Written exercise:
Please repeat the part of the listing that opens with the line containing "How far was" and closes at the end of the listing, replacing "grassy field" with "open meadow" and leaving everything else unchanged.

Data listing:

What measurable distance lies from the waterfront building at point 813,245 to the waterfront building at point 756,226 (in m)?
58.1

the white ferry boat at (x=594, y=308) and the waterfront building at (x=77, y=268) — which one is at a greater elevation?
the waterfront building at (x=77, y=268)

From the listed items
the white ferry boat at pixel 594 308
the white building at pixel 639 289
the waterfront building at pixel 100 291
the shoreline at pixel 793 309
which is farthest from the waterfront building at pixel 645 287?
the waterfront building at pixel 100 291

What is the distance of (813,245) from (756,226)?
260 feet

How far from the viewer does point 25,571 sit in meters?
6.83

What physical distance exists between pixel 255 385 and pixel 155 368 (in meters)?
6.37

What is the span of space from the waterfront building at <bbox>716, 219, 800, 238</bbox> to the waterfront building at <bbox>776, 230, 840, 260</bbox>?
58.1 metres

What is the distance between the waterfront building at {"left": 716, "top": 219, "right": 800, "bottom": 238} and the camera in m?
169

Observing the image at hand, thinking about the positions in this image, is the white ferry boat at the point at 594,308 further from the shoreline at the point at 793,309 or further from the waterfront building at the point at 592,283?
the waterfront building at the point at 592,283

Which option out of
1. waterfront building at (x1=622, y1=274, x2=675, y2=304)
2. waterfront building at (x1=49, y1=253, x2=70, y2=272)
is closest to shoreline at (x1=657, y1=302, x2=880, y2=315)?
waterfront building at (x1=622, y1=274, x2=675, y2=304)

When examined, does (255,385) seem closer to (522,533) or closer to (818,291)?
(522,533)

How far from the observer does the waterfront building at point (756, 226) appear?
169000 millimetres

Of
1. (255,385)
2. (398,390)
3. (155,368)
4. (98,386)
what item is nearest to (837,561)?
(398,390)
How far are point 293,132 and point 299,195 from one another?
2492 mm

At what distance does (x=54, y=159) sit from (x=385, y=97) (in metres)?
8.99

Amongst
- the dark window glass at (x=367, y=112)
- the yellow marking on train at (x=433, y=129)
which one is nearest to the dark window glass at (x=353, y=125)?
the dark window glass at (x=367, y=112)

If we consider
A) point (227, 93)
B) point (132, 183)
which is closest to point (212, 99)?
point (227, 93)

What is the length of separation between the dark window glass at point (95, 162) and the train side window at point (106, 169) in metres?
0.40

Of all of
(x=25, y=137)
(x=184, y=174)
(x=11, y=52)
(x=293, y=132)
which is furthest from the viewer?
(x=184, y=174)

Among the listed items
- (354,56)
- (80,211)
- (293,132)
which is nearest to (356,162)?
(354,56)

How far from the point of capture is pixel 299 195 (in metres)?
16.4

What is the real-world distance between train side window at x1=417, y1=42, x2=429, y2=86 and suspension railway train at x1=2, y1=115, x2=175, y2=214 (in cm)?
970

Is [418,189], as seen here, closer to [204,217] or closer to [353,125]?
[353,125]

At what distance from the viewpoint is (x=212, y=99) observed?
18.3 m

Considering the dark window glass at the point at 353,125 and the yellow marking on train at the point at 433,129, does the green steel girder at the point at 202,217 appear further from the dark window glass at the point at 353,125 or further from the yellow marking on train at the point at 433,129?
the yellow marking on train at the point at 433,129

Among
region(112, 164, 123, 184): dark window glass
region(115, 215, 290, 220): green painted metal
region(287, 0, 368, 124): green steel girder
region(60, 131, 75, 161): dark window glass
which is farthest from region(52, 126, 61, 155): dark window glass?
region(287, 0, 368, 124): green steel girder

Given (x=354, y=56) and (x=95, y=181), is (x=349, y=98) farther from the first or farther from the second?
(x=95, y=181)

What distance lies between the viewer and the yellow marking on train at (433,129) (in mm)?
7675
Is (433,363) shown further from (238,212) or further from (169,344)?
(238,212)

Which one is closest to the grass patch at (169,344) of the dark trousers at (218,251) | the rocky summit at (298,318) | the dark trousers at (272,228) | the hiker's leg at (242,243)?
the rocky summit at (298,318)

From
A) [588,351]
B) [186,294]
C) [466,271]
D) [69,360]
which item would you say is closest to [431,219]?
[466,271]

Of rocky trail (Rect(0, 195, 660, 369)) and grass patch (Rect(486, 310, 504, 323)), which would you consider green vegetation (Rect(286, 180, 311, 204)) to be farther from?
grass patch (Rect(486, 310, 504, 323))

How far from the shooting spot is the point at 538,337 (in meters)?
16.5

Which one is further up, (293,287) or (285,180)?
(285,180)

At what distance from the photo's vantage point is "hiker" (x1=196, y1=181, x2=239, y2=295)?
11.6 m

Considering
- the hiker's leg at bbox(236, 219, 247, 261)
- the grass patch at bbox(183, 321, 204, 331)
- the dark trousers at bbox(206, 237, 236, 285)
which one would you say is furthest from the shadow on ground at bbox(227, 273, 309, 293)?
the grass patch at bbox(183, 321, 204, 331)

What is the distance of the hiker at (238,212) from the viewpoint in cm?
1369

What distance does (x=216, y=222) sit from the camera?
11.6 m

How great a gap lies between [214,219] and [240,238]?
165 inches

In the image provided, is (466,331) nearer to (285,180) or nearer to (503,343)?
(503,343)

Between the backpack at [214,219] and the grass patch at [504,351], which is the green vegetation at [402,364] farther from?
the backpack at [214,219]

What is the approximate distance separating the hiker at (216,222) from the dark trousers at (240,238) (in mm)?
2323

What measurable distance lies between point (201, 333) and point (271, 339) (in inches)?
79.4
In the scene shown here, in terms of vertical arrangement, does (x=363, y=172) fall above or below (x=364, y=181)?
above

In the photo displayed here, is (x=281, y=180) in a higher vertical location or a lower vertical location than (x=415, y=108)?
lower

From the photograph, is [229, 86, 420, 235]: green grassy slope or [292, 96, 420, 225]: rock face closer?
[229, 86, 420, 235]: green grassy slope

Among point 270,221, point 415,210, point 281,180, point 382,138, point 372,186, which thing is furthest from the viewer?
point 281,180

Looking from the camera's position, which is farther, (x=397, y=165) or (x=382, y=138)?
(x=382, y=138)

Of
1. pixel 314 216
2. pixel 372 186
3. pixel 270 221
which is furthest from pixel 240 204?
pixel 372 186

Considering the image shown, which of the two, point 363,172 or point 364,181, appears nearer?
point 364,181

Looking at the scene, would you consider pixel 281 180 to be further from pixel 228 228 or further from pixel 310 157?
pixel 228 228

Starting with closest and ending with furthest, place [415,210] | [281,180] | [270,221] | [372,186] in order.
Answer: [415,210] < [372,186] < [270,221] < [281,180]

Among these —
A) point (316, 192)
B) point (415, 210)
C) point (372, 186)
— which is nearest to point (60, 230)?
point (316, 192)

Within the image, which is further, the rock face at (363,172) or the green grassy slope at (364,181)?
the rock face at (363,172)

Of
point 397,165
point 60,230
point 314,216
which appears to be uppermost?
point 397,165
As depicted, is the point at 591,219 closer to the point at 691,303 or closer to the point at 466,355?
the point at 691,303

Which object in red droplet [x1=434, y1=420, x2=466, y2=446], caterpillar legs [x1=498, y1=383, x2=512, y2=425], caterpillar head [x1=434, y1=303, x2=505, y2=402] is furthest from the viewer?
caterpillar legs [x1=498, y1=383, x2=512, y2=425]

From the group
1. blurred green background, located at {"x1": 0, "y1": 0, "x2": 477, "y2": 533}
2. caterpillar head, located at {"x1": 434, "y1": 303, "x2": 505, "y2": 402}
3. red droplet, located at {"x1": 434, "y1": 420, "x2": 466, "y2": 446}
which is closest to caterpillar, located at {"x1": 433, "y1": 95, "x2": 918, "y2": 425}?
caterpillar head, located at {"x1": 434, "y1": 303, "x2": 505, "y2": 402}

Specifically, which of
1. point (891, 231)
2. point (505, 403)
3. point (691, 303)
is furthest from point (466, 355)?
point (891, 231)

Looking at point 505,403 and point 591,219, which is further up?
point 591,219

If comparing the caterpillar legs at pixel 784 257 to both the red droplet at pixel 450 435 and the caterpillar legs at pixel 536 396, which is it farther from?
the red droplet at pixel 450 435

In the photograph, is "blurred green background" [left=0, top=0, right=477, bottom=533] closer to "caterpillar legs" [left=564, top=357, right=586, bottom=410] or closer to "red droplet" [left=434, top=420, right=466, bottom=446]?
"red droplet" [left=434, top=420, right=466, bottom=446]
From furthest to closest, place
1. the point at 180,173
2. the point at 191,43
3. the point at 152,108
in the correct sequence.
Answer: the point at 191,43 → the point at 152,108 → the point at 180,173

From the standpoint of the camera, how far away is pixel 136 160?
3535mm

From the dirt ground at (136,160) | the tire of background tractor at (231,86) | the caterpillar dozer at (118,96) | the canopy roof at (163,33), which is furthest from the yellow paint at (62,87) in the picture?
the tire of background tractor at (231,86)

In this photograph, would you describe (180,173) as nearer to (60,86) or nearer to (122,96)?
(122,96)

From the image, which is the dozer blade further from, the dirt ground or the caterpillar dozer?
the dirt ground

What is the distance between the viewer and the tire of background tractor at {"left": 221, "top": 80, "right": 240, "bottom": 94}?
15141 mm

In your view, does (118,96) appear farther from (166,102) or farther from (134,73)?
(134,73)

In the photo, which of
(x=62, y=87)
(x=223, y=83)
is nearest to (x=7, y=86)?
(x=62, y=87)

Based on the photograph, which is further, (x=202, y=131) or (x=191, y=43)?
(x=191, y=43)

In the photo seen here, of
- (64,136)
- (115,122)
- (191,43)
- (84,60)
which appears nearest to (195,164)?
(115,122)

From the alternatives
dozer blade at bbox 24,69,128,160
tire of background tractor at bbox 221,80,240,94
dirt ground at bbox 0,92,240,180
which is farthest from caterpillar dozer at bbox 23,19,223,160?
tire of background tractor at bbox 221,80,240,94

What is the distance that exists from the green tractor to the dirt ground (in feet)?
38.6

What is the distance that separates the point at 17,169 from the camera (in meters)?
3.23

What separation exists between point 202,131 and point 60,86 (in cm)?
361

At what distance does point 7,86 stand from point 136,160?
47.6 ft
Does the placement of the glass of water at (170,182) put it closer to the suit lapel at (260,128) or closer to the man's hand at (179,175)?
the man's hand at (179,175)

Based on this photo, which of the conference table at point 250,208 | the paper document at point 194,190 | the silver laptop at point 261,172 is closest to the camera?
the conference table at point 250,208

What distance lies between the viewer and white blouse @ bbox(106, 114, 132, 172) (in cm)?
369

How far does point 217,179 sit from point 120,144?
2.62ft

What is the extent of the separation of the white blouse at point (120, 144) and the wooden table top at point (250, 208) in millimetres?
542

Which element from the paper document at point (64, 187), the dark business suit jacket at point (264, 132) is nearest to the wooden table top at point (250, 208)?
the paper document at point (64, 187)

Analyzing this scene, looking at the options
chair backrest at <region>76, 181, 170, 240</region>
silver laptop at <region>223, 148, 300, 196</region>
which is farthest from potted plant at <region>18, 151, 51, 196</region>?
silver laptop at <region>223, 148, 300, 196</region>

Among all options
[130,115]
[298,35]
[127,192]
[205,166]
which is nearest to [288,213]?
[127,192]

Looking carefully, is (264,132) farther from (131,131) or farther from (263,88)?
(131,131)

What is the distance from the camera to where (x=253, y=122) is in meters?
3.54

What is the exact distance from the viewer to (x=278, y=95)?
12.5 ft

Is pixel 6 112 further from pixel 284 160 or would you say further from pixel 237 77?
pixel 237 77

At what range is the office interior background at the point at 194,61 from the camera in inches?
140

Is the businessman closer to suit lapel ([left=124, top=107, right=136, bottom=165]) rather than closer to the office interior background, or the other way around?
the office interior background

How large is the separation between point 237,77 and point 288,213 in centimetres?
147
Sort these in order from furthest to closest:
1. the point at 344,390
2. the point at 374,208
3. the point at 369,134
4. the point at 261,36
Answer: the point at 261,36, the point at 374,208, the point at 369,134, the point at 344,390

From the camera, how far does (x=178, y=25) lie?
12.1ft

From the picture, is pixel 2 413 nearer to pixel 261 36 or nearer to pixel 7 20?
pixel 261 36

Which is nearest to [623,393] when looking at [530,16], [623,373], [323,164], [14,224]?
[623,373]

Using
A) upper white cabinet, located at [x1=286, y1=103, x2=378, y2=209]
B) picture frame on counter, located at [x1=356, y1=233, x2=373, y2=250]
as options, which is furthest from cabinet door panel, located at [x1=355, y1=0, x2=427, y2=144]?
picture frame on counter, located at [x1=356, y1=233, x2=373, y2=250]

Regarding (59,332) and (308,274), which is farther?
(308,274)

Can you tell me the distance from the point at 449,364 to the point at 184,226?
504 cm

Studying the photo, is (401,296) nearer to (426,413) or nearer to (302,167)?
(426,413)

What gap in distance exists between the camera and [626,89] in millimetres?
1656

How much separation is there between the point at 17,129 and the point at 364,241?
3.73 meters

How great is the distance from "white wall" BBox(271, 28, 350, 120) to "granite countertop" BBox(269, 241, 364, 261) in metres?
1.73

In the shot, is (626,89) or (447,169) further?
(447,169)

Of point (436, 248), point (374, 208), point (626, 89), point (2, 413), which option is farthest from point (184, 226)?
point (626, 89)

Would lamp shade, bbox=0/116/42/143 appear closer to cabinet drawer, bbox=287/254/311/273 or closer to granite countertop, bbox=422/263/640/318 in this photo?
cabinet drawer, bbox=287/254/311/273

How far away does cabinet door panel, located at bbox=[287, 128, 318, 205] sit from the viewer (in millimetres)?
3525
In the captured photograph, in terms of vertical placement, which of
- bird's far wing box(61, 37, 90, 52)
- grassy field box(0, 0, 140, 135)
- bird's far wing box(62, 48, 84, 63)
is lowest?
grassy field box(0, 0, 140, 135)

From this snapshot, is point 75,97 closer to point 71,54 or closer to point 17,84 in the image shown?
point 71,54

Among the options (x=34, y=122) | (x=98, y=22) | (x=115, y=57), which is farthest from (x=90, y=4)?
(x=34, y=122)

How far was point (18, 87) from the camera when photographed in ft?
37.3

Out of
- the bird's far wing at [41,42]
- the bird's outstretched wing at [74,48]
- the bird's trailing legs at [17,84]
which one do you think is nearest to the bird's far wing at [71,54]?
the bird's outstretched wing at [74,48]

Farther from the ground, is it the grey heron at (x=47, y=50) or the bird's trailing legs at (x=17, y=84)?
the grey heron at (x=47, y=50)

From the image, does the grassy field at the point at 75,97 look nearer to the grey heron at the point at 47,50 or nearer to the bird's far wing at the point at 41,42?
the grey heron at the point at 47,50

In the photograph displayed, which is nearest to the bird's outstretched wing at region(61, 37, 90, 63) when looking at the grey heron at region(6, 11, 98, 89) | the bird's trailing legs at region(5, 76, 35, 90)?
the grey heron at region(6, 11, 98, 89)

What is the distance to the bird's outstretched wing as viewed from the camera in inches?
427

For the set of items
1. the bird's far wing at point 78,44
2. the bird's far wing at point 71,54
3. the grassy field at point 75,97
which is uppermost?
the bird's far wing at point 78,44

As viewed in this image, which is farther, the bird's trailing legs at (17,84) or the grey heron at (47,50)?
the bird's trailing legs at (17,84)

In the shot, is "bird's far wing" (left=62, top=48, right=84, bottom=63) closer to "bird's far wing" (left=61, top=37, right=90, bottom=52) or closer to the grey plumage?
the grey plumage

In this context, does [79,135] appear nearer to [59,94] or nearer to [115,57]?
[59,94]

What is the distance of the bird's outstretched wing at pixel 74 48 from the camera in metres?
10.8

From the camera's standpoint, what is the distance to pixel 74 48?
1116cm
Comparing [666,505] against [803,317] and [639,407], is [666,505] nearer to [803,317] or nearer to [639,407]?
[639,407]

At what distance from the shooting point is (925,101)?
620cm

Task solution:
How far was point (18, 87) from the camera when photographed in ft?
37.3

Out of
- the bird's far wing at [41,42]
- the bird's outstretched wing at [74,48]
- the bird's trailing legs at [17,84]
which one do you think is nearest to the bird's far wing at [71,54]?
the bird's outstretched wing at [74,48]

Farther from the ground, is it the grey heron at (x=47, y=50) or the bird's trailing legs at (x=17, y=84)?
the grey heron at (x=47, y=50)

From the image, does the open meadow at the point at 75,97 look nearer to the grey heron at the point at 47,50 or nearer to the bird's far wing at the point at 41,42?
the grey heron at the point at 47,50

In the photograph displayed, which is nearest to the bird's outstretched wing at region(61, 37, 90, 63) when looking at the grey heron at region(6, 11, 98, 89) | the bird's trailing legs at region(5, 76, 35, 90)?
the grey heron at region(6, 11, 98, 89)

What is the distance to the bird's outstretched wing as viewed from the camera in inches?
427

For the set of items
1. the bird's far wing at point 78,44
2. the bird's far wing at point 71,54
3. the open meadow at point 75,97
which is uppermost?
the bird's far wing at point 78,44

As viewed in this image, which is farther, the bird's trailing legs at (17,84) or the grey heron at (47,50)?
the bird's trailing legs at (17,84)

In the shot, is "bird's far wing" (left=62, top=48, right=84, bottom=63) closer to "bird's far wing" (left=61, top=37, right=90, bottom=52) or closer to the grey plumage?
the grey plumage

In this context, does [79,135] appear nearer to [59,94] or nearer to [115,57]?
[59,94]

What is the distance of the bird's outstretched wing at pixel 74 48 from the camera in metres?
10.8

From the camera's standpoint, what is the distance to pixel 74 48?
1116cm
Comparing [666,505] against [803,317] and [639,407], is [666,505] nearer to [803,317] or nearer to [639,407]?
[639,407]

At what distance from the shooting point is (925,101)?
620cm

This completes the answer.